Il y a quelques années, cadre dirigeant dans un grand groupe, j’ai cherché à changer de poste parce j’estimais en avoir fait le tour et ne plus être en mesure d’apporter d’idées vraiment nouvelles 😉. A chaque fois que je postulais, on me recevait fort gentiment en me disant que ma candidature était très intéressante mais que, même s’il était officiellement ouvert, le poste était déjà attribué à un jeune talent prometteur… ou à une femme. 🙆♀️
J’ai donc envisagé une alternative pour nourrir mon besoin de nouveauté en demandant à ce que mon poste soit enrichi de nouvelles responsabilités. Et là, j’ai vraiment pris conscience du fond du problème. Je me suis entendu répondre, avec une grande bienveillance par le responsable du #talentmanagement : « Tu sais, il faut que tu l’acceptes, tu as dépassé les 50 ans, tu es fatigué, tu devrais profiter de la vie en restant dans ta « zone de confort » sur cette fonction que tu maîtrises, où tu es particulièrement reconnu et bien payé pour y attendre la retraite ! ». 🧑
Cette anecdote personnelle est révélatrice du décalage entre l’injonction à travailler plus longtemps pour que le système des #retraites n’explose pas et le vécu de ceux que l’on appelle les seniors au travail.

Placards dorés, mécénat de compétences dans des associations, missions de conseil interne…
Voilà quelques-unes des solutions proposées aux cadres seniors en entreprise quand on ne va pas jusqu’à leur imposer une rupture conventionnelle pour faire de la place aux jeunes et rajeunir la pyramide des âges ! Dans certaines grandes organisations, des campagnes de « rajeunissement » sont même relayées comme « objectifs » dans le discours officiel.
👉 Qu’est-ce que cela dit de notre culture ? Et quel effet cela a-t-il sur les individus ?
👉 Ce sont tout simplement des stéréotypes liés à l’âge qui s’expriment dans ces messages. Notre pays est d’ailleurs celui où ils sont les plus négatifs au monde et où ils sont les plus redoutés. Le Baromètre de l’Egalité des Chances du MEDEF le met d’ailleurs bien en évidence chaque année depuis qu’il existe : en 2022, l’âge était la crainte de discrimination la plus répandue chez les salariés français (43% de ceux qui craignaient d’être discriminés sur le marché du travail le mentionnaient comme risque, loin devant le sexe, 21%, ou l’origine). Et ceci, bien sûr, vaut pour les femmes comme pour les hommes !

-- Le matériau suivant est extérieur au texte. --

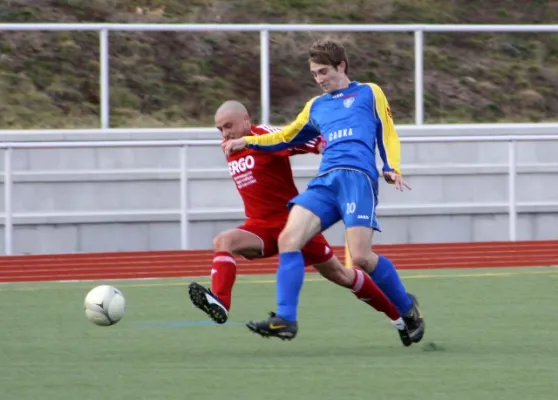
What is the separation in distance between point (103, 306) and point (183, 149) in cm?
746

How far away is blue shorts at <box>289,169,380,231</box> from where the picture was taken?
24.7 feet

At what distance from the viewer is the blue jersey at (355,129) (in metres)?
7.63

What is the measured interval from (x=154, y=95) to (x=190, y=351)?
10.8m

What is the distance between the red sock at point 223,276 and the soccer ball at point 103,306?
62 cm

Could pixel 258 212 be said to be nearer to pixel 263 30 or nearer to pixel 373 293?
pixel 373 293

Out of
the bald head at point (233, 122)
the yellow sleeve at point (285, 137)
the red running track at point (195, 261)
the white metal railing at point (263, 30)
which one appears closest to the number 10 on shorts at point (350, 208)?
the yellow sleeve at point (285, 137)

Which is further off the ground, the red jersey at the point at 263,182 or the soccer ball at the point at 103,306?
the red jersey at the point at 263,182

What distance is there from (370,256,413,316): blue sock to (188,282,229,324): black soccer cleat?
0.86m

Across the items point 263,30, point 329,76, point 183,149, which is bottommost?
point 183,149

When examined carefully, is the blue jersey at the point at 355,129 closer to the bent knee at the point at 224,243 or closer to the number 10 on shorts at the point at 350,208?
the number 10 on shorts at the point at 350,208

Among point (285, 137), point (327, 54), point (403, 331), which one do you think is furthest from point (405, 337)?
point (327, 54)

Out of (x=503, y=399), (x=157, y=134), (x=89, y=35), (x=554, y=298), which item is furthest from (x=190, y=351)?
(x=89, y=35)

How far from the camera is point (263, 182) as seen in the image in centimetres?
839

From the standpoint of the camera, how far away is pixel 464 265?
1445 cm
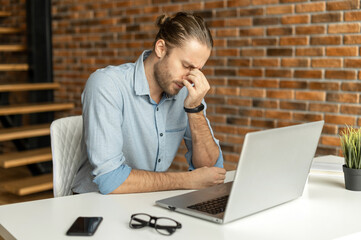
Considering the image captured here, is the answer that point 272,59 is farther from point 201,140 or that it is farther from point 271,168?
point 271,168

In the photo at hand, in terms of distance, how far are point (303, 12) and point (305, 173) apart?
160 centimetres

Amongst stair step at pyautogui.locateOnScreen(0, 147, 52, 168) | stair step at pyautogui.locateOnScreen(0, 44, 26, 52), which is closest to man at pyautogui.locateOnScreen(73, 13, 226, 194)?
stair step at pyautogui.locateOnScreen(0, 147, 52, 168)

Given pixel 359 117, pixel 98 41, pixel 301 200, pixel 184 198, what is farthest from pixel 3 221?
pixel 98 41

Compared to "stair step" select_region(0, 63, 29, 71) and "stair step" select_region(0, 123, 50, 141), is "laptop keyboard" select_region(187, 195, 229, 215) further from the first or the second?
"stair step" select_region(0, 63, 29, 71)

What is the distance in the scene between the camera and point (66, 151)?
1919mm

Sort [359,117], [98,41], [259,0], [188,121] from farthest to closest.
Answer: [98,41] < [259,0] < [359,117] < [188,121]

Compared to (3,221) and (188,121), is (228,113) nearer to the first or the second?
(188,121)

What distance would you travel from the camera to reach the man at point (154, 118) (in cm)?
164

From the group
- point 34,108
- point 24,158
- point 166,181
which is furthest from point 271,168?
point 34,108

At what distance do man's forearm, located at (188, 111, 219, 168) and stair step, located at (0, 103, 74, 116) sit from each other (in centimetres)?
246

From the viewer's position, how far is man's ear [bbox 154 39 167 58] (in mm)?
1888

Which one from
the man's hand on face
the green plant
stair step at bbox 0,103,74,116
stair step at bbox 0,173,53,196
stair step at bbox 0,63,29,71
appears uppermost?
the man's hand on face

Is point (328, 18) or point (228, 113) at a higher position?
point (328, 18)

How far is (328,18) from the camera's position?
2.73m
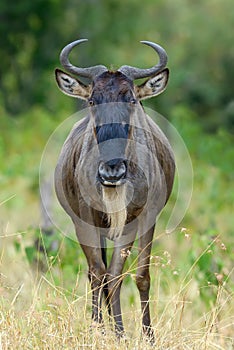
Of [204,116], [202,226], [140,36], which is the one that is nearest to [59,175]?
[202,226]

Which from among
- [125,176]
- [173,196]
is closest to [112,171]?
[125,176]

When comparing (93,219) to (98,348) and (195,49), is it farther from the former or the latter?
(195,49)

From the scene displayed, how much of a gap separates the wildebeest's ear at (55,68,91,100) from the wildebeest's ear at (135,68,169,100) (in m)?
0.40

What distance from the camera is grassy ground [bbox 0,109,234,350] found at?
21.7 feet

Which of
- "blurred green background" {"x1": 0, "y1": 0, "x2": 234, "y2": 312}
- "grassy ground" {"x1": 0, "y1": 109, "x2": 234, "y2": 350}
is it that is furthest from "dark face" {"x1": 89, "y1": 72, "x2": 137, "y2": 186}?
"blurred green background" {"x1": 0, "y1": 0, "x2": 234, "y2": 312}

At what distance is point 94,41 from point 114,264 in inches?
788

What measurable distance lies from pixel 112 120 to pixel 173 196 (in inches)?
239

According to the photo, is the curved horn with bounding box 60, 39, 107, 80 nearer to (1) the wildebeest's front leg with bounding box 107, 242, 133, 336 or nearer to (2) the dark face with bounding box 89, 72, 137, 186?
(2) the dark face with bounding box 89, 72, 137, 186

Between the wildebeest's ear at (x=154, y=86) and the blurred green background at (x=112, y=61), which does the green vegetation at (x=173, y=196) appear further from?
the wildebeest's ear at (x=154, y=86)

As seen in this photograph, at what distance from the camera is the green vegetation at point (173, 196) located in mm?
6820

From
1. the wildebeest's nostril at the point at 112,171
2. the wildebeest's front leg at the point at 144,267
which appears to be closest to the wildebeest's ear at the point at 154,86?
the wildebeest's nostril at the point at 112,171

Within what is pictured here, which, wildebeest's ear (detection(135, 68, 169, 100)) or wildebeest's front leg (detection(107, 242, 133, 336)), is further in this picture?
wildebeest's ear (detection(135, 68, 169, 100))

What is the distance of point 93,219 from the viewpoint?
7906 millimetres

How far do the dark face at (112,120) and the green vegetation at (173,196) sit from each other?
656 mm
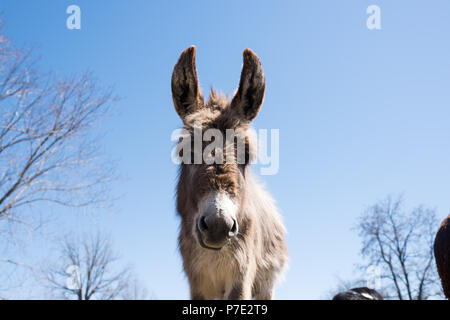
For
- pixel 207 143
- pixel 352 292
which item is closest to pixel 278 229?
pixel 352 292

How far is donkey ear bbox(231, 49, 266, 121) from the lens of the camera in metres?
Result: 3.94

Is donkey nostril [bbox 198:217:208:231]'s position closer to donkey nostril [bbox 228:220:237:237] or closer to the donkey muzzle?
the donkey muzzle

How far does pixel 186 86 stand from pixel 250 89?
30.6 inches

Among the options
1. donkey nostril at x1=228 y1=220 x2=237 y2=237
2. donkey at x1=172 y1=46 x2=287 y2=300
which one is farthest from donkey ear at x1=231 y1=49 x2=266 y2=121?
donkey nostril at x1=228 y1=220 x2=237 y2=237

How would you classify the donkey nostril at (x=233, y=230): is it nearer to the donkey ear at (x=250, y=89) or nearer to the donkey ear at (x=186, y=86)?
the donkey ear at (x=250, y=89)

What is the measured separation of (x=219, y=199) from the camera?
2930mm

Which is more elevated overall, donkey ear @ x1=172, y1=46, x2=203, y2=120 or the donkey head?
donkey ear @ x1=172, y1=46, x2=203, y2=120

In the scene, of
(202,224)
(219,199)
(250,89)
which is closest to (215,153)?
(219,199)

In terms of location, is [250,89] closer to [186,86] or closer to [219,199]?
[186,86]

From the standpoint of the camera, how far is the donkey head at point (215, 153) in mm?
2879

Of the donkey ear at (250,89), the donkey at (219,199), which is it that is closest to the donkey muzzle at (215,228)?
the donkey at (219,199)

👉 Posons-nous honnêtement la question : sommes-nous aussi choqués par ces discriminations liées à l’âge ou par les remarques négatives sur les capacités des seniors au travail que nous le sommes aujourd’hui, à juste titre, pour toute expression de sexisme ? Le Gouvernement va-t-il envisager une loi pour condamner les « agissements âgistes » ? Un #MeToo anti-âgisme va-t-il émerger ? 😂 On peut en douter tant la culture française en est imprégnée.
👉 Le vieillissement a bien sûr des effets sur les capacités physiques : problèmes de santé et handicap génèrent un absentéisme sensiblement plus élevé chez les seniors[1], en particulier chez celles et ceux qui ont des métiers physiquement pénibles. En revanche, la diminution des performances et de l’énergie liées à l’âge relève bien souvent de la croyance et d’une analyse biaisée comme l’illustre parfaitement l’éloquente étude Cogito de l’Institut Max Planck qui a évalué un grand nombre de juniors et de seniors sur des compétences attendues au travail.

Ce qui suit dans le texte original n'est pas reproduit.